« Une crapule de génie ». Jean Teulé nous brosse, à sa jouissive manière, le portrait de Charles Baudelaire. Qui fut le premier des poètes à avoir craché au visage de la société de son époque la face cachée de l’existence, l’horreur de certaines turpitudes humaines ou la tragédie sans lyrisme du temps qui passe et détruit tout. Ce qui rend son œuvre inégalable. Mais ce qui n’empêche pas, et l’humour punk de Teulé s’attache à nous en faire la démonstration, que l’homme était une authentique saloperie.

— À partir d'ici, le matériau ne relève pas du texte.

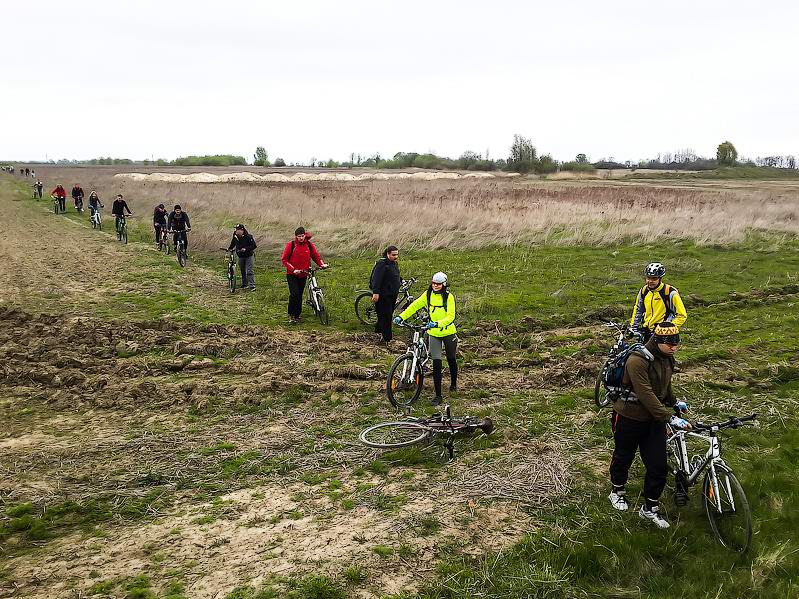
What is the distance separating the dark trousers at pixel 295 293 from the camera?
39.5 ft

Un sale type, ce Baudelaire. Candidat de première ligne pour la « cancel culture » de notre formidable époque. Dandy méprisant, haineux du genre humain, provocateur impitoyable, misogyne, érotomane, suçant comme un vampire l’argent de sa mère pour avaler des quantités invraisemblables d’opium, aimanté par le sordide qu’il digérât avec délectation pour le chier sur l’hypocrisie bourgeoise de ses contemporains. Un sale type oui, mais un génie. Sans pareil pour mettre en terrible musique notre ennui, notre impuissance, notre insignifiance, notre bassesse, nos déchéances, nos destins tragiques de futures charognes.

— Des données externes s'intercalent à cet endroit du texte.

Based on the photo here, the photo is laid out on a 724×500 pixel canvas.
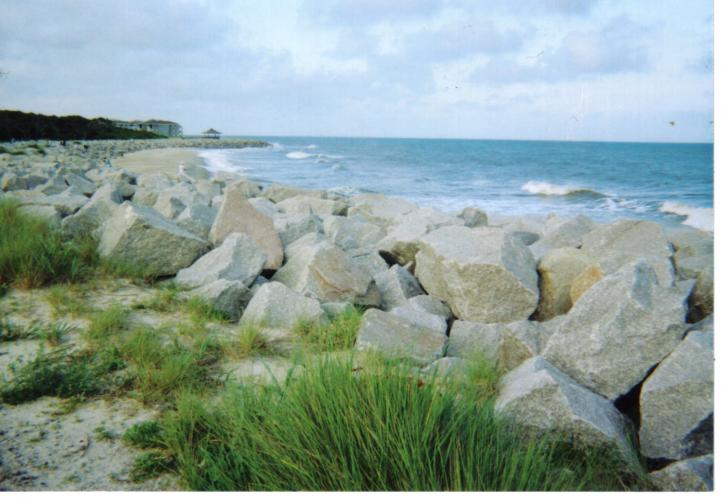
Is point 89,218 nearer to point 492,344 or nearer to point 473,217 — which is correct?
point 492,344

Un sale type. Un génie. Qui si bien a su décrire le Spleen :
Quand le ciel bas et lourd pèse comme un couvercle Sur l'esprit gémissant en proie aux longs ennuis, Et que de l'horizon embrassant tout le cercle Il nous verse un jour noir plus triste que les nuits; Quand la terre est changée en un cachot humide, Où l'Espérance, comme une chauve-souris, S'en va battant les murs de son aile timide Et se cognant la tête à des plafonds pourris; Quand la pluie étalant ses immenses traînées D'une vaste prison imite les barreaux, Et qu'un peuple muet d'infâmes araignées Vient tendre ses filets au fond de nos cerveaux, Des cloches tout à coup sautent avec furie Et lancent vers le ciel un affreux hurlement, Ainsi que des esprits errants et sans patrie Qui se mettent à geindre opiniâtrement. - Et de longs corbillards, sans tambours ni musique, Défilent lentement dans mon âme; l'Espoir, Vaincu, pleure, et l'Angoisse atroce, despotique Sur mon crâne incliné plante son drapeau noir.